----- TEKS BACAAN

Muncul dengan Jubah Yunani

16
Pada abad keempat SM, masyarakat Yahudi berada dalam keadaan yang tidak stabil sehingga diombang-ambingkan oleh gelombang kebudayaan non-Yahudi yang melanda daerah Laut Tengah dan sekitarnya. Banjir kebudayaan itu berasal dari Yunani, dan muncullah Yudaisme dengan penampilan barunya yang Helenistik (berbau Yunani).

17
Pada tahun 332 SM, jenderal Yunani Aleksander Agung dengan secepat kilat menaklukkan Timur Tengah dan disambut oleh orang Yahudi setibanya di Yerusalem. Para pengganti Aleksander meneruskan rencana Helenisasinya, sehingga seluruh wilayah imperium itu dipenuhi dengan bahasa, kebudayaan, dan filsafat Yunani. Akibatnya, kebudayaan Yunani dan Yahudi bercampur dengan hasil yang mengejutkan.

18
Orang Yahudi Diaspora tidak lagi menggunakan bahasa Ibrani tetapi bahasa Yunani. Jadi, menjelang permulaan abad ketiga SM, terjemahan pertama Kitab-Kitab Ibrani dalam bahasa Yunani, yang disebut Septuaginta, mulai dibuat sehingga banyak orang non-Yahudi mulai menghormati dan mengenal agama Yahudi, bahkan ada yang mulai menganutnya. Sebaliknya, orang Yahudi menjadi terbiasa dengan pemikiran Yunani dan bahkan ada yang menjadi filsuf, sesuatu yang sama sekali baru bagi orang Yahudi. Contohnya adalah Filo asal Aleksandria dari abad pertama M, yang berupaya menerangkan Yudaisme menurut filsafat Yunani, seolah-olah keduanya menyatakan kebenaran-kebenaran dasar yang sama.

19
Ketika meringkaskan masa pertukaran kebudayaan Yunani dan Yahudi ini, penulis Yahudi Max Dimont berkata, ”Diperkaya dengan pemikiran Plato, logika Aristoteles, dan ilmu pengetahuan Euklides, para pakar Yahudi mulai menelaah Taurat dengan alat-alat baru. . . . Kemudian, mereka menambahkan penalaran Yunani pada apa yang disingkapkan Allah kepada orang Yahudi.” Peristiwa-peristiwa yang akan terjadi di bawah pemerintahan Romawi, yang mengambil alih Imperium Yunani dan kemudian Yerusalem pada tahun 63 SM, membuka jalan bagi perubahan-perubahan yang bahkan lebih penting.

Yudaisme

di bawah Pemerintahan Romawi

20
Yudaisme selama abad pertama tarikh Masehi berada pada tahap yang unik. Max Dimont menyatakan bahwa Yudaisme berada di antara ”pemikiran Yunani dan pedang Roma”. Harapan orang Yahudi membubung karena tekanan politik dan penafsiran nubuat-nubuat tentang Mesias, terutama yang ada dalam buku Daniel. Agama Yahudi terbagi-bagi ke dalam banyak golongan. Kaum Farisi lebih menekankan hukum lisan (lihat kotak, halaman 221) daripada korban di bait. Kaum Saduki menekankan pentingnya bait dan keimaman. Selain itu, ada kaum Eseni, kaum Zealot, dan pengikut Herodes. Dari segi agama dan filsafat, semuanya berbeda. Para pemimpin Yahudi disebut rabi (guru), dan karena pengetahuan Taurat mereka, prestise mereka semakin melambung dan mereka pun menjadi suatu golongan baru pemimpin spiritual.

----------
----- DATA YANG DIBERIKAN

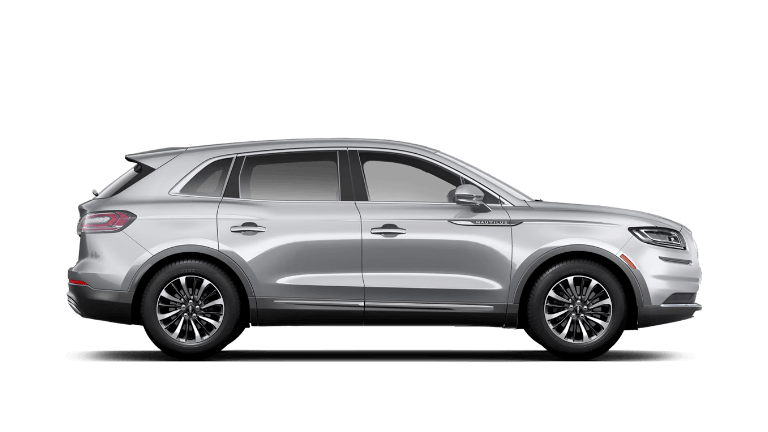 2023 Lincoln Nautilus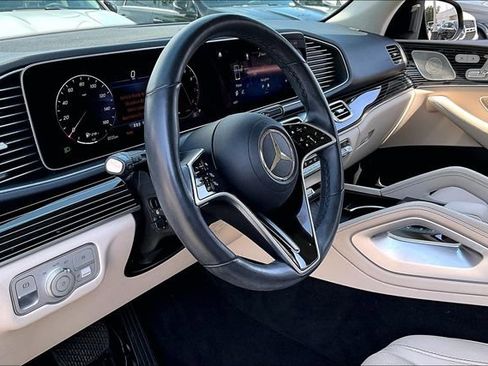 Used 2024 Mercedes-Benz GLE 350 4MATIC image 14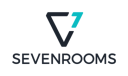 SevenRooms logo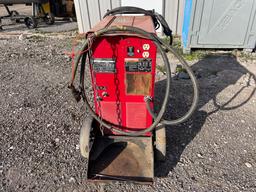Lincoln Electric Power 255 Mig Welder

----------
----- DATA YANG DIBERIKAN

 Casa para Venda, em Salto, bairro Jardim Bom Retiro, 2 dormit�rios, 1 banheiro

----------

▶ _DAFTAR TUGAS_
A: Teks bacaan menyatakan bahwa agama Yahudi "terbagi-bagi ke dalam banyak golongan". Golongan apa saja yang kemudian disebutkan di sana?
B: Tuliskan lanjutan teks bacaan tentang sejarah Yudaisme ini, mulai sesudah kalimat terakhirnya.

▶ _JAWABAN LATIHAN_
A: Kaum Farisi, kaum Saduki, kaum Eseni, kaum Zealot, dan pengikut Herodes.

B:
21
Akan tetapi, perpecahan di dalam dan di luar Yudaisme terus berlanjut, khususnya di negeri Israel. Akhirnya, pecahlah pemberontakan terbuka melawan Roma, dan pada tahun 70 M, tentara Romawi mengepung Yerusalem, memorak-porandakan kota, membakar habis baitnya, dan mencerai-beraikan penduduknya. Belakangan, Yerusalem resmi dinyatakan terlarang bagi orang Yahudi. Dengan tidak adanya bait, tidak adanya negeri, dan terpencarnya bangsa itu di seluruh Imperium Romawi, Yudaisme perlu menyesuaikan cara beribadat mereka agar dapat bertahan.

22
Dengan hancurnya bait, kaum Saduki pun lenyap, dan hukum lisan yang telah dijunjung oleh kaum Farisi kini menjadi bagian terpenting Yudaisme baru yang menonjolkan golongan rabi. Pemelajaran yang lebih giat, doa, dan amal saleh menggantikan korban-korban di bait dan ziarah. Jadi, Yudaisme dapat dipraktekkan di mana saja, kapan saja, dan di lingkungan kebudayaan mana saja. Para rabi menuliskan hukum lisan ini, serta membuat ulasannya, selanjutnya ulasan mengenai ulasan itu, yang kesemuanya dikenal sebagai Talmud.—Lihat kotak, halaman 220-1.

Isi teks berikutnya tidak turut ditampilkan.